A Justiça Federal no Amazonas determinou o restabelecimento do Benefício de Prestação Continuada (BPC) a um homem com deficiência mental grave e declarou inexigível a cobrança de mais de R$ 104 mil feita pelo INSS, ao reconhecer que o critério legal de renda familiar não pode ser aplicado de forma absoluta quando comprovada situação de vulnerabilidade social.
O autor da ação é beneficiário do amparo assistencial desde 2004, em razão de deficiência mental, mas teve o benefício suspenso administrativamente em outubro de 2022, sob o argumento de que a renda familiar per capita teria superado o limite legal. Além disso, o INSS instaurou procedimento de cobrança para reaver valores pagos ao longo de sete anos, alegando recebimento indevido.
Durante a instrução, a perícia médica judicial confirmou a existência de impedimento de longo prazo de natureza mental, com incapacidade total para o trabalho e necessidade permanente de acompanhamento. Já o estudo socioeconômico apontou que o grupo familiar é composto por seis pessoas, com renda mensal total superior ao parâmetro objetivo previsto na Lei Orgânica da Assistência Social (LOAS), mas também revelou despesas contínuas com saúde, medicamentos, alimentação e cuidados especiais, que comprometem de forma significativa o orçamento doméstico.
Nos termos do art. 20, §3º, da LOAS, o critério legal objetivo de miserabilidade fixa como parâmetro a renda familiar mensal per capita inferior a 1/4 do salário mínimo, o que atualmente corresponde a cerca de R$ 353 por pessoa.
Em uma aplicação estritamente aritmética da norma, uma família composta por seis integrantes somente se enquadraria automaticamente nesse requisito se sua renda total não ultrapassasse aproximadamente R$ 2,1 mil mensais. No caso analisado, embora a renda familiar superasse esse limite formal, a juíza afastou a leitura absoluta do dispositivo, reconhecendo que o parâmetro legal não esgota a análise da vulnerabilidade social, sobretudo quando há gastos permanentes com saúde e dependência de terceiros.

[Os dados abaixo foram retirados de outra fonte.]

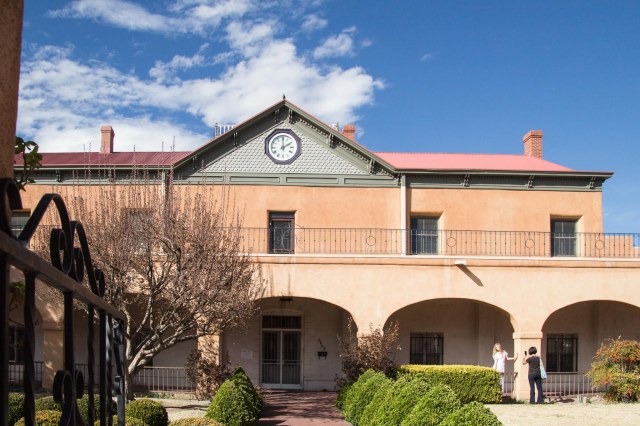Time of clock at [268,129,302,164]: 2:00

A decisão destacou que a jurisprudência do Supremo Tribunal Federal e do Superior Tribunal de Justiça já consolidou o entendimento de que o critério de renda não é absoluto, permitindo a flexibilização quando outros elementos probatórios demonstram a condição de miserabilidade. Esse entendimento, inclusive, foi incorporado à legislação com a Lei nº 14.176/2021, que autoriza a consideração de despesas essenciais não cobertas por políticas públicas.
Ao reconhecer a vulnerabilidade do núcleo familiar, a magistrada considerou indevida a suspensão do benefício e fixou o restabelecimento do BPC desde a data do corte administrativo. Também afastou a cobrança dos valores apontados pelo INSS, ressaltando a boa-fé do beneficiário e a natureza alimentar da verba, o que impede a restituição, especialmente em se tratando de pessoa com deficiência grave.
A sentença ainda concedeu tutela de urgência para determinar a imediata reativação do benefício, sob o fundamento de que a interrupção do amparo compromete o mínimo existencial e a dignidade da pessoa humana.